— What you are asked to do —
Every record below must be returned word for word, with the pictures left out.

Segment Start: Data for this task

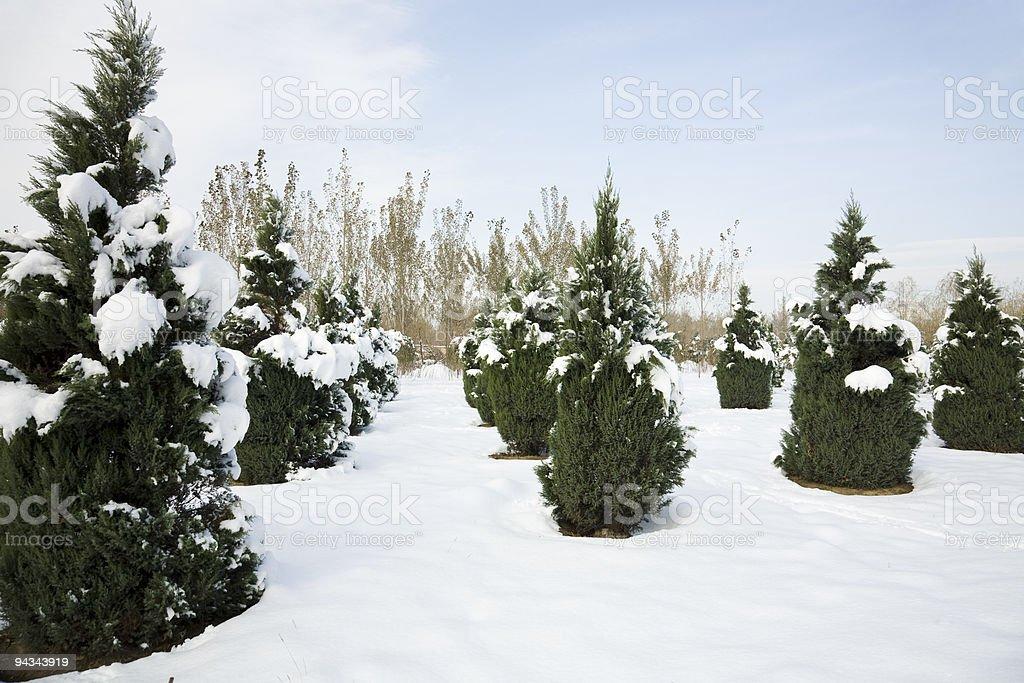 winter landscape royalty-free stock photo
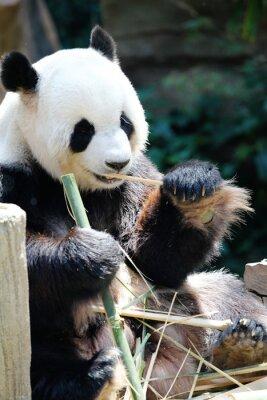 Bild Panda-Bär essen Bambus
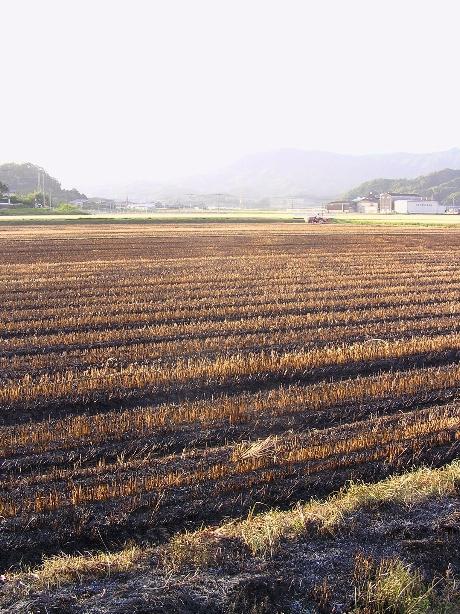 大麦の次は_b0114756_2259949.jpg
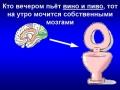 мозги в унитаз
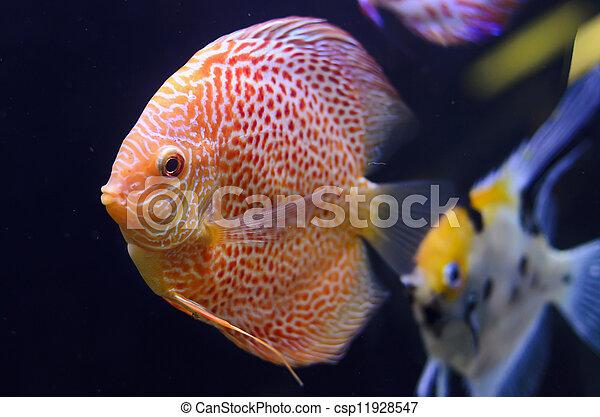 Discus fish, red Symphysodon Discus in aquarium. - csp11928547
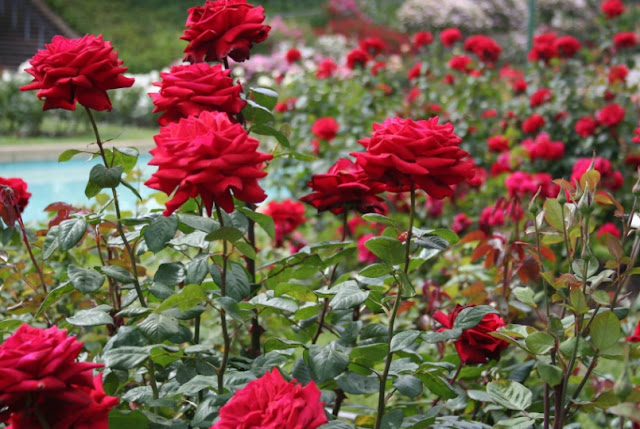 Mengenal Berbagai Macam Jenis Bunga Mawar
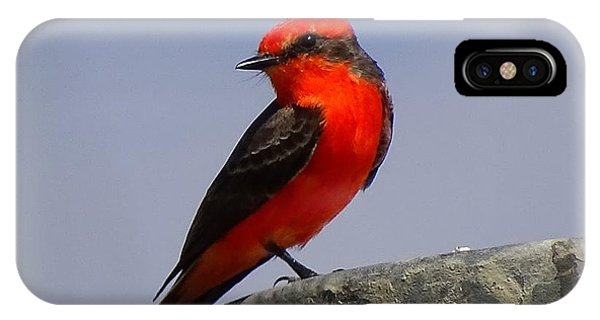 IPhone Case featuring the photograph Red Bird by Cindy Charles Ouellette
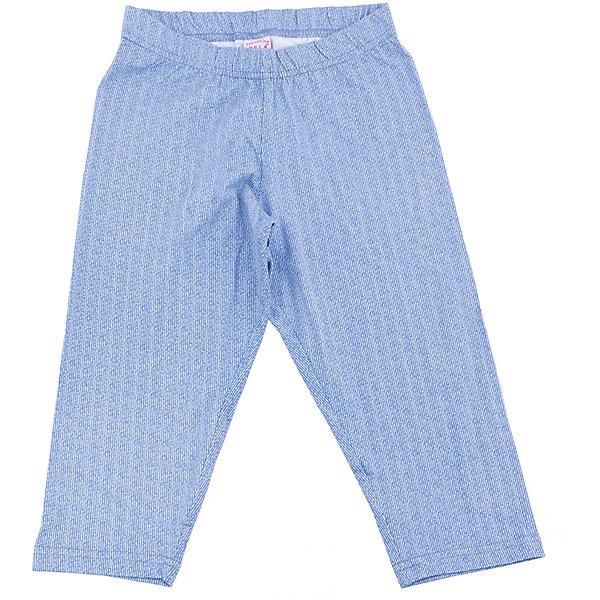Брюки для девочки SELAБрюки<br>Характеристики товара:<br><br>• цвет: синий<br>• сезон: демисезон, лето<br>• состав: 95% хлопок, 5% эластан<br>• легкий материал<br>• мягкая резинка в поясе<br>•  сиулэт свободный<br>• страна бренда: Россия<br><br>Вещи из новой коллекции SELA продолжают радовать удобством! Симпатичные брюки для девочки помогут разнообразить гардероб и обеспечить комфорт. Они отлично сочетаются с майками, футболками, куртками. В составе материала - натуральный хлопок.<br><br>Одежда, обувь и аксессуары от российского бренда SELA не зря пользуются большой популярностью у детей и взрослых!<br><br>Брюки для девочки от популярного бренда SELA (СЕЛА) можно купить в нашем интернет-магазине.<br>Ширина мм: 215; Глубина мм: 88; Высота мм: 191; Вес г: 336; Цвет: синий; Возраст от месяцев: 96; Возраст до месяцев: 108; Пол: Женский; Возраст: Детский; Размер: 134,128,122,152,146,140; SKU: 5302551;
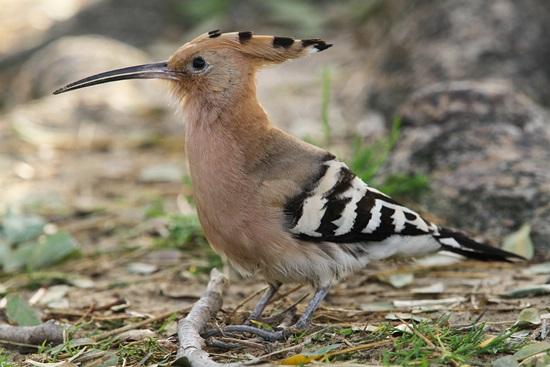 Tên những con chim sặc sỡ này là gì? - 1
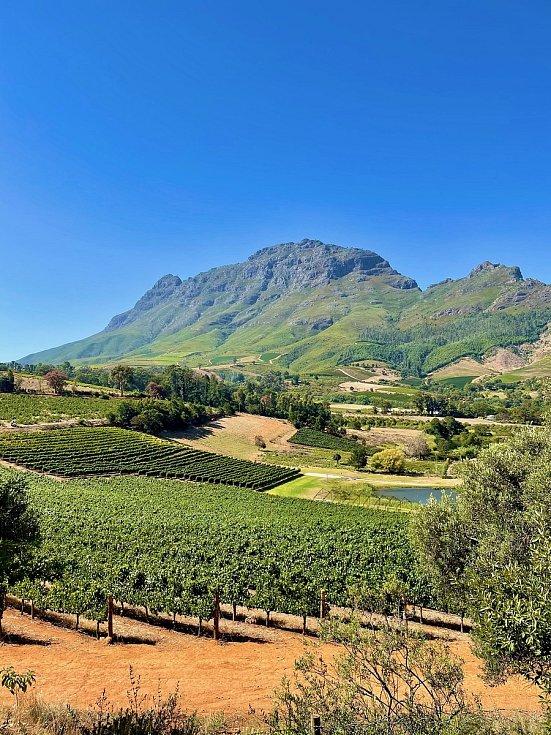Výhled na vinice a horu v Jižní Africe.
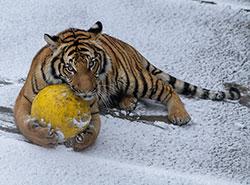 Как животные в зоопарке Праги наслаждались снегом. Фотогалерея.  Тигр в зоопарке Праги. Фото Petr Hamerník, Zoo Praha.  5 января 2019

Segment End: Data for this task

— Task solution —
 winter landscape royalty-free stock photo
 Bild Panda-Bär essen Bambus
 大麦の次は_b0114756_2259949.jpg
 мозги в унитаз
 Discus fish, red Symphysodon Discus in aquarium. - csp11928547
 Mengenal Berbagai Macam Jenis Bunga Mawar
 IPhone Case featuring the photograph Red Bird by Cindy Charles Ouellette
Брюки для девочки SELAБрюки<br>Характеристики товара:<br><br>• цвет: синий<br>• сезон: демисезон, лето<br>• состав: 95% хлопок, 5% эластан<br>• легкий материал<br>• мягкая резинка в поясе<br>•  сиулэт свободный<br>• страна бренда: Россия<br><br>Вещи из новой коллекции SELA продолжают радовать удобством! Симпатичные брюки для девочки помогут разнообразить гардероб и обеспечить комфорт. Они отлично сочетаются с майками, футболками, куртками. В составе материала - натуральный хлопок.<br><br>Одежда, обувь и аксессуары от российского бренда SELA не зря пользуются большой популярностью у детей и взрослых!<br><br>Брюки для девочки от популярного бренда SELA (СЕЛА) можно купить в нашем интернет-магазине.<br>Ширина мм: 215; Глубина мм: 88; Высота мм: 191; Вес г: 336; Цвет: синий; Возраст от месяцев: 96; Возраст до месяцев: 108; Пол: Женский; Возраст: Детский; Размер: 134,128,122,152,146,140; SKU: 5302551;
 Tên những con chim sặc sỡ này là gì? - 1
Výhled na vinice a horu v Jižní Africe.
 Как животные в зоопарке Праги наслаждались снегом. Фотогалерея.  Тигр в зоопарке Праги. Фото Petr Hamerník, Zoo Praha.  5 января 2019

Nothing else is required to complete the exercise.